Saved data entries

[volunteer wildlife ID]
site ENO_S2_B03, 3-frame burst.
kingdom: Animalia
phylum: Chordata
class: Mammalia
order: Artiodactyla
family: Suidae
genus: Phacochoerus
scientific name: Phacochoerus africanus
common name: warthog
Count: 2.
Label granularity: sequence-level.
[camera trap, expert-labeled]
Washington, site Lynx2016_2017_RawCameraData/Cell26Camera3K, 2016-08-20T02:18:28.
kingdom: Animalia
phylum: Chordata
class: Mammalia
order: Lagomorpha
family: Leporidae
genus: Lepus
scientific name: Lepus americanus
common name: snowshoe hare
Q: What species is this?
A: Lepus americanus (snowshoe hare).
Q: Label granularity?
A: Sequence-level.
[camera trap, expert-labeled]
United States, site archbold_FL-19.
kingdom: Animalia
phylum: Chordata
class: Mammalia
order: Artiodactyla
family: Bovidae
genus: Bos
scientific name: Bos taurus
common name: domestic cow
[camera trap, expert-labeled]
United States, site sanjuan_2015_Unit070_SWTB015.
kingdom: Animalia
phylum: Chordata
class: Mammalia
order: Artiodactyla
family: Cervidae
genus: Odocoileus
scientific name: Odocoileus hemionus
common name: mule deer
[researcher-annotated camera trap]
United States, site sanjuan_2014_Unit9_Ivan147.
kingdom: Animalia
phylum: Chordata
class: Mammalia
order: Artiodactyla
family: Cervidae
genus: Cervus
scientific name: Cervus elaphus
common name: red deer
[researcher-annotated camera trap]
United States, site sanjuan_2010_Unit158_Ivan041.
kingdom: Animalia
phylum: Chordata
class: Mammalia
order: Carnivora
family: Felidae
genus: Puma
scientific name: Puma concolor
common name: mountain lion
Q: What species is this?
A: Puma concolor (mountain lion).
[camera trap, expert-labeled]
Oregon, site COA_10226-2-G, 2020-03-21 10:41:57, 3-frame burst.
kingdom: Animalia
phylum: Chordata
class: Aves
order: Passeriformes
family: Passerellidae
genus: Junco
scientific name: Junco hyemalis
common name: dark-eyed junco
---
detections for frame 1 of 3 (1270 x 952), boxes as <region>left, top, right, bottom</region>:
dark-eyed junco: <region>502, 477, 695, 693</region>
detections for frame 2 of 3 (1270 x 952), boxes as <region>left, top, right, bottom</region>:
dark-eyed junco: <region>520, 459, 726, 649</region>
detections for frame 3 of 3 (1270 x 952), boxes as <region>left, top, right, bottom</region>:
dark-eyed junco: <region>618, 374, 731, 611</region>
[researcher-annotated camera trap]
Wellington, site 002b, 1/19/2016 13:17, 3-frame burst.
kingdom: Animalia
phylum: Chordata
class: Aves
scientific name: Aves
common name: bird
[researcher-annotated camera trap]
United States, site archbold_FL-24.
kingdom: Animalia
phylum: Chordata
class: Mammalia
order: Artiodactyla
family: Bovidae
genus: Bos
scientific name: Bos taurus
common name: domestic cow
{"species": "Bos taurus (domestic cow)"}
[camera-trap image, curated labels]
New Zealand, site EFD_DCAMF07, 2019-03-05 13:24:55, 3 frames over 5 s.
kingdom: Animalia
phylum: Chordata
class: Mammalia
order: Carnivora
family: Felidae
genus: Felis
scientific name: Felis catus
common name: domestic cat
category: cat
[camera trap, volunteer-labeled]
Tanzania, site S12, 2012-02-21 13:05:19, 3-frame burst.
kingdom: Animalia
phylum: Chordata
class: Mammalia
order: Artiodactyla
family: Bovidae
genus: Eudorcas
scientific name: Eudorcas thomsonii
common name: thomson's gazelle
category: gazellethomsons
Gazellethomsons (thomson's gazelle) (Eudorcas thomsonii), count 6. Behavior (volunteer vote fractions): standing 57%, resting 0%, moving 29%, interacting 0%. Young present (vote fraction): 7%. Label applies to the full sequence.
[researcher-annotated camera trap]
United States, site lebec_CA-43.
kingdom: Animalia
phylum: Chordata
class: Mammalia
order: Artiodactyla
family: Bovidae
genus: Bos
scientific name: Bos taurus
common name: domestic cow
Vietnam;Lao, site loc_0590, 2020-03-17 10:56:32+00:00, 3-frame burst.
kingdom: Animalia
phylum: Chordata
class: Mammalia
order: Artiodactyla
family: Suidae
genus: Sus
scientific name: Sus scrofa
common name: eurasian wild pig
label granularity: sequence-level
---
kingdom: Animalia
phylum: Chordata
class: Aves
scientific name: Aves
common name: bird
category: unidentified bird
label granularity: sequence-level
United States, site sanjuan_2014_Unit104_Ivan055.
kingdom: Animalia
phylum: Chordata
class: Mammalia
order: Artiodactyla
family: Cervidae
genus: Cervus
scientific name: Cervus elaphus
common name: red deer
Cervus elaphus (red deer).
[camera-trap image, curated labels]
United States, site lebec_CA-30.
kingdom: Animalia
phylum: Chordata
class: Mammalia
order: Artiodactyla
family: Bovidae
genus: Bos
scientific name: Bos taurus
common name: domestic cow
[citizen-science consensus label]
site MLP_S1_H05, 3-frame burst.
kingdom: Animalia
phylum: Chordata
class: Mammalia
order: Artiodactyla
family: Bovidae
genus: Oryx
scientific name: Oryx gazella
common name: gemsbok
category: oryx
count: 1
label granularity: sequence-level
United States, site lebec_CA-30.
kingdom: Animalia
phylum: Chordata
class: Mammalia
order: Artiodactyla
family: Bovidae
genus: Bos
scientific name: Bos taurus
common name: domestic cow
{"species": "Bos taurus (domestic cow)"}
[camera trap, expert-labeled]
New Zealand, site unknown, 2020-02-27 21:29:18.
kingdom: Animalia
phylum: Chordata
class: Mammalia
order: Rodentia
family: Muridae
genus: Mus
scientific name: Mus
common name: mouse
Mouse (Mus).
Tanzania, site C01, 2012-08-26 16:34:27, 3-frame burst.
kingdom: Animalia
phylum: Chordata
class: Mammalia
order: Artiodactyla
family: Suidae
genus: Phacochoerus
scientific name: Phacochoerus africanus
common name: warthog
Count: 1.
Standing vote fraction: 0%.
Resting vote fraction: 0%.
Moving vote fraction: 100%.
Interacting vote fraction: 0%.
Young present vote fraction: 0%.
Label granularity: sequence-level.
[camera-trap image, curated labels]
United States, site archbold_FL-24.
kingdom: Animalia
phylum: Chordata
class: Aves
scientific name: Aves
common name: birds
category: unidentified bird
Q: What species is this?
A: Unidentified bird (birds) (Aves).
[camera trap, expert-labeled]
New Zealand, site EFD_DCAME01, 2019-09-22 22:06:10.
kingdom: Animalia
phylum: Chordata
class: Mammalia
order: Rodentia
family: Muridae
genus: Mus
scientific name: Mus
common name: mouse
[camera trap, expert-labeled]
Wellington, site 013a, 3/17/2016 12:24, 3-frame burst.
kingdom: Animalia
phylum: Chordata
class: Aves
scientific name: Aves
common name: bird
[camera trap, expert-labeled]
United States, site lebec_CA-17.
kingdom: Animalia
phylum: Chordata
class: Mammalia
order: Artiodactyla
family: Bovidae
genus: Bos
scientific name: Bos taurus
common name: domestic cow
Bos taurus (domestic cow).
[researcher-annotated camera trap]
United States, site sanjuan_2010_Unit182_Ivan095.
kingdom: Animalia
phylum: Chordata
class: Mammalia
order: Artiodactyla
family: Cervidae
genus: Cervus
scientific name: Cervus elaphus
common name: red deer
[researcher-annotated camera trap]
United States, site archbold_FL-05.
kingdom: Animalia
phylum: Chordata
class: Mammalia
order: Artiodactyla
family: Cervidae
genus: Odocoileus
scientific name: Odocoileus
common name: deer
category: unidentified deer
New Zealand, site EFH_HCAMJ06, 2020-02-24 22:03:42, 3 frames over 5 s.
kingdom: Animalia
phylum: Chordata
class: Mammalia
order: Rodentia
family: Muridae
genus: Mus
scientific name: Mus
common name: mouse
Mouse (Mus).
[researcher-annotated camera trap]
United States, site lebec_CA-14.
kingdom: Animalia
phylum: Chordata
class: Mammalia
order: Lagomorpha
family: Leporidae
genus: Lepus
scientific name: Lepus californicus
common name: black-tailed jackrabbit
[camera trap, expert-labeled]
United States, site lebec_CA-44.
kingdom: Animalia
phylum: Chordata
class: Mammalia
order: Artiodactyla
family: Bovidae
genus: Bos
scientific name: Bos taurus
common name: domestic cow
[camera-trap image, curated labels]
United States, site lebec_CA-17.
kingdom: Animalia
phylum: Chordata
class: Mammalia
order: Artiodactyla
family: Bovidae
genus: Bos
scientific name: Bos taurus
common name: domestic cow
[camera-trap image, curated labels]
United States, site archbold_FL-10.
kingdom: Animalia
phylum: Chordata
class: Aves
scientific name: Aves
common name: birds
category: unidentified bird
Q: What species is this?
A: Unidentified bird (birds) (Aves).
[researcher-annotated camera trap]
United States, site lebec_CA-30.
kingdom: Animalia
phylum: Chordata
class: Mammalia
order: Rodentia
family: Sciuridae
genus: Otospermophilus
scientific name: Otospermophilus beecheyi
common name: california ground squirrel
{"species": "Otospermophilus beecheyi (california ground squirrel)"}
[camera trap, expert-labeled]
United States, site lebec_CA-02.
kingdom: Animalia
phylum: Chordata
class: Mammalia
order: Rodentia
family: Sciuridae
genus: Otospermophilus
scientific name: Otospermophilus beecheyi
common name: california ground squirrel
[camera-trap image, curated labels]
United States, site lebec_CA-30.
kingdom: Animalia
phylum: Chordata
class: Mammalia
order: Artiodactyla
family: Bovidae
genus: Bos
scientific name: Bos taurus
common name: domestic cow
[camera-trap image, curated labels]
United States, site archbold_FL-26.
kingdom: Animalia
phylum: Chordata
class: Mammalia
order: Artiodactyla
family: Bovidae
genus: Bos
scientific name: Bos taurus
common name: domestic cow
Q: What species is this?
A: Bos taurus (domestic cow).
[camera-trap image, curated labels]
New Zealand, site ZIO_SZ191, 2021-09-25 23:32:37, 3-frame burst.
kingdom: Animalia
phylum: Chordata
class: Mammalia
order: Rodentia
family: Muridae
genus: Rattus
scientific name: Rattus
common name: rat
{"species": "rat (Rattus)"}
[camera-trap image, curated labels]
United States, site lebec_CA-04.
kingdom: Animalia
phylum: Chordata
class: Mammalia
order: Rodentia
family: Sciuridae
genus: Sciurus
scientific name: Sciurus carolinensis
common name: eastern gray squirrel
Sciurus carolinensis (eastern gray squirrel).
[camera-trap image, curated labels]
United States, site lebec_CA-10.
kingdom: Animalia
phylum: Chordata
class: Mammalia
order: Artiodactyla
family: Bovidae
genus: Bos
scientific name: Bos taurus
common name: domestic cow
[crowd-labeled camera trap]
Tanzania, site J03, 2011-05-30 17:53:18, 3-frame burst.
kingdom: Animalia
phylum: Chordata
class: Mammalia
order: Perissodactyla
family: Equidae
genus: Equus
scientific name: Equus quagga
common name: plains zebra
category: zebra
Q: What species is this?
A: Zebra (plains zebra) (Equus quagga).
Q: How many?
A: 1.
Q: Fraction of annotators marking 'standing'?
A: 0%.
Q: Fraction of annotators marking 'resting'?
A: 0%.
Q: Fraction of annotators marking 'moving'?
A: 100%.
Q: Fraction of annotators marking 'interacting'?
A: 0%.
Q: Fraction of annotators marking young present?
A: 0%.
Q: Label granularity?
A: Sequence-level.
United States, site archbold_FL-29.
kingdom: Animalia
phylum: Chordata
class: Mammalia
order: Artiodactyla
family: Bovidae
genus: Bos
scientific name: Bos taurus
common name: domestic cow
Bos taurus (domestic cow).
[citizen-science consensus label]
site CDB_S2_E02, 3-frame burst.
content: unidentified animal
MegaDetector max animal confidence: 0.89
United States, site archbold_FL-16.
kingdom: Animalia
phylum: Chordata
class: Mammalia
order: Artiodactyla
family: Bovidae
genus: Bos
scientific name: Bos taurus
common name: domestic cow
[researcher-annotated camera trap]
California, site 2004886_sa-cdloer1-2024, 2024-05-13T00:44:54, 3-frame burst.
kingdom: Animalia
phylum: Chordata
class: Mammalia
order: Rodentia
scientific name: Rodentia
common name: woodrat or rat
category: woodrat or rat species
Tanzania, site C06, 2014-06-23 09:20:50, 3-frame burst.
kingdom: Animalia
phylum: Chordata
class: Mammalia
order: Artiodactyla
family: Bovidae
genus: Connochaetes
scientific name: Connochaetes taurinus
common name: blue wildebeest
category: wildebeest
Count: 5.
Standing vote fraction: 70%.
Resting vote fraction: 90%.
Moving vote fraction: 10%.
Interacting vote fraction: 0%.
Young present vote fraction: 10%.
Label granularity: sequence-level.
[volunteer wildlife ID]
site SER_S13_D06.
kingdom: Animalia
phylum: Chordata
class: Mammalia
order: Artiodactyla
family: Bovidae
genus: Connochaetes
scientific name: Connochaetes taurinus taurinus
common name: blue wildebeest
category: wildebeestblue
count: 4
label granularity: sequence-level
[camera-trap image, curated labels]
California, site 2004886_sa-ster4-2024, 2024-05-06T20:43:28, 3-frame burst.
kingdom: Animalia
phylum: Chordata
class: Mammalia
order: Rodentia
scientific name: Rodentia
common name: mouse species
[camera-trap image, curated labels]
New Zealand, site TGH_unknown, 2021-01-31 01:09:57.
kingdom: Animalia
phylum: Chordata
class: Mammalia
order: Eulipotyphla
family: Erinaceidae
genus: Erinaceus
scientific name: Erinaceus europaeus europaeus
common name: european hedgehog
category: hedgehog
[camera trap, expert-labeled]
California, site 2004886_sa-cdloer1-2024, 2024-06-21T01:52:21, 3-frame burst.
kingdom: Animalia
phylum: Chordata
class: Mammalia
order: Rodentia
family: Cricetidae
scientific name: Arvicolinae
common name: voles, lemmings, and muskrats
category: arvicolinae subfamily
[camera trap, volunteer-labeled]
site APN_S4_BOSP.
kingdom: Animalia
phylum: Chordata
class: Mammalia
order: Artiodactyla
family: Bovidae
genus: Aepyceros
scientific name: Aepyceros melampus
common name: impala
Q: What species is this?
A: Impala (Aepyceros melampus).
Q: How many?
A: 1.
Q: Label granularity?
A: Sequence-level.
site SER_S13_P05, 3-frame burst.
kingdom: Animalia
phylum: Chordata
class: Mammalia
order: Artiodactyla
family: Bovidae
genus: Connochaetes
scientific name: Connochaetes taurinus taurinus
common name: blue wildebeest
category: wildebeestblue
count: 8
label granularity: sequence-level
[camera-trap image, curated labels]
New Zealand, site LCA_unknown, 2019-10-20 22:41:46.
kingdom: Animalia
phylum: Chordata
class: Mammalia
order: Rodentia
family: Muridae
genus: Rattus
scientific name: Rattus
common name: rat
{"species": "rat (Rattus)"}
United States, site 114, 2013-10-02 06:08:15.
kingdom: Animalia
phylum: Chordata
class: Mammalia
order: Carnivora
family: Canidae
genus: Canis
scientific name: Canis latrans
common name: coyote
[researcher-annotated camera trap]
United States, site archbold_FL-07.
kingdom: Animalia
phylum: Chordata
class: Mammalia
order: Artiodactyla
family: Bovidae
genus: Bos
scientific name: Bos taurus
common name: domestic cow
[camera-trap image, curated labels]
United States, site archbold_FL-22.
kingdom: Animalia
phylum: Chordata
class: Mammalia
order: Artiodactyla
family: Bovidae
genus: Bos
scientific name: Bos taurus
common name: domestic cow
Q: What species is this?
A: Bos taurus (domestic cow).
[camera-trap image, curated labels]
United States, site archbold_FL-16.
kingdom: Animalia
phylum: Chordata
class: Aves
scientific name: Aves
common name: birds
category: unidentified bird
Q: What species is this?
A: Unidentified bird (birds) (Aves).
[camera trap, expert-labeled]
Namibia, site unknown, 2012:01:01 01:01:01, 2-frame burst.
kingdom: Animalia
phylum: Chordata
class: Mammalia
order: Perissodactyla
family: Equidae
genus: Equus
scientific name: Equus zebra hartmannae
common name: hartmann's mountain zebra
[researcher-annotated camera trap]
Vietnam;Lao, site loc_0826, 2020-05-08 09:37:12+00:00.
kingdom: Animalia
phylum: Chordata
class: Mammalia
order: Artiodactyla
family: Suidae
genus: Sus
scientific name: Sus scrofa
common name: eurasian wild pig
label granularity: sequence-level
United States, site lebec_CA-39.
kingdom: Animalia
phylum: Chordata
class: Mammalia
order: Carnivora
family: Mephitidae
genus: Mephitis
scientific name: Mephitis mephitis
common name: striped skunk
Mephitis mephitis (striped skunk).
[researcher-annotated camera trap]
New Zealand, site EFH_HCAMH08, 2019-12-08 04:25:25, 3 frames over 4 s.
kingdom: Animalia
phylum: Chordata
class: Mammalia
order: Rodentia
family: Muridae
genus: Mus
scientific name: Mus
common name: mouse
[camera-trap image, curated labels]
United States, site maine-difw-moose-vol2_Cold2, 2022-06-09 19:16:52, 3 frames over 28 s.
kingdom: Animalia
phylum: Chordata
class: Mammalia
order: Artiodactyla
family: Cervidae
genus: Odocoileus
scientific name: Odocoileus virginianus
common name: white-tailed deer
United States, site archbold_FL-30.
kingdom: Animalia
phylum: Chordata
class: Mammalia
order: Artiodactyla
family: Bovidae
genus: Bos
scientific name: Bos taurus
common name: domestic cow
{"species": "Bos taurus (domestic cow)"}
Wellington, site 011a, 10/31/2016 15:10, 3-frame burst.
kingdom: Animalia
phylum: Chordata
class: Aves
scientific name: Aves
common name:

* Task description *
Please give the number of lines in the data above where the word "marking" appears, and nothing besides.

* Answer area *
5